> _Required action 1_
In the batch-size thread, reproduce the passage from "I’m working on" up to and including "higher? I’m unsure!", swapping every "GPT-2" for "GPT2".
> _Required action 2_
In the batch-size thread, what batch size do papers like the GPT-3 paper seem to use for models of GPT-2 Small size?

> _Passage provided_
============================================================

I’m working on a project that involves pre-training GPT-2 style transformers up to GPT-2 medium size (using DDP on 8 A6000s, up to 15B tokens, with AdamW). I’m somewhat confused about how to choose the right batch size for this, and was wondering if anyone has thoughts?
Papers like the GPT-3 paper seem to use a batch size of ~250K tokens (so 250 sequences of 1000 tokens, or 125 sequences of 2000 tokens) for models of GPT-2 Small size, but empirically batch sizes of more like 100K seem to do much better early in training. But maybe they make training noisier which makes the point of convergence higher? I’m unsure!
The main paper I’ve found which seems to think about this is An Empirical Model of Large-Batch Training, which reasons about finding the maximum sensible batch size, but I’m not sure how to interpret it re what happens if you choose smaller batch sizes - does it even matter?
Hey @NeelNanda , I’m facing a similar question at the moment, where according to papers like GPT3 the more tokens per batch the better, but it doesn’t sit with other papers as well with theory of deep learning models in general as I know.
Did you get any conclusions on this? I’d love to hear if you do!
Summary:The batch size governs the training speed and shouldn’t be used to directly tune the validation set performance. Often, the ideal batch size will be the largest batch size supported by the available hardware.

============================================================

> _Record extracts_
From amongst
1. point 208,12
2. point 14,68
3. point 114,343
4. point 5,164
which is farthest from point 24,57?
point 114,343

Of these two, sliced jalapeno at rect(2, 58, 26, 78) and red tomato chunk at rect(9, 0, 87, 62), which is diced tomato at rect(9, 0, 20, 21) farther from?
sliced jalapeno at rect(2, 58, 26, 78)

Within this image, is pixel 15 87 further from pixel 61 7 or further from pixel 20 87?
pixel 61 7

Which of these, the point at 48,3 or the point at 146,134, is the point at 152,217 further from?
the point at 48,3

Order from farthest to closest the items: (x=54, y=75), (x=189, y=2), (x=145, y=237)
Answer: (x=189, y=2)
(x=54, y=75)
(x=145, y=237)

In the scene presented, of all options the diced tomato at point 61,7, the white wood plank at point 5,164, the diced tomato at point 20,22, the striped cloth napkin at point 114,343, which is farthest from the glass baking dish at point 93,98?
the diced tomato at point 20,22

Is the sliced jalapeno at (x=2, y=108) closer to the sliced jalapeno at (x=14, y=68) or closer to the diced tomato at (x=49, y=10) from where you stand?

============================================================

> _Expected output 1_
I’m working on a project that involves pre-training GPT2 style transformers up to GPT2 medium size (using DDP on 8 A6000s, up to 15B tokens, with AdamW). I’m somewhat confused about how to choose the right batch size for this, and was wondering if anyone has thoughts?
Papers like the GPT-3 paper seem to use a batch size of ~250K tokens (so 250 sequences of 1000 tokens, or 125 sequences of 2000 tokens) for models of GPT2 Small size, but empirically batch sizes of more like 100K seem to do much better early in training. But maybe they make training noisier which makes the point of convergence higher? I’m unsure!

> _Expected output 2_
About 250K tokens.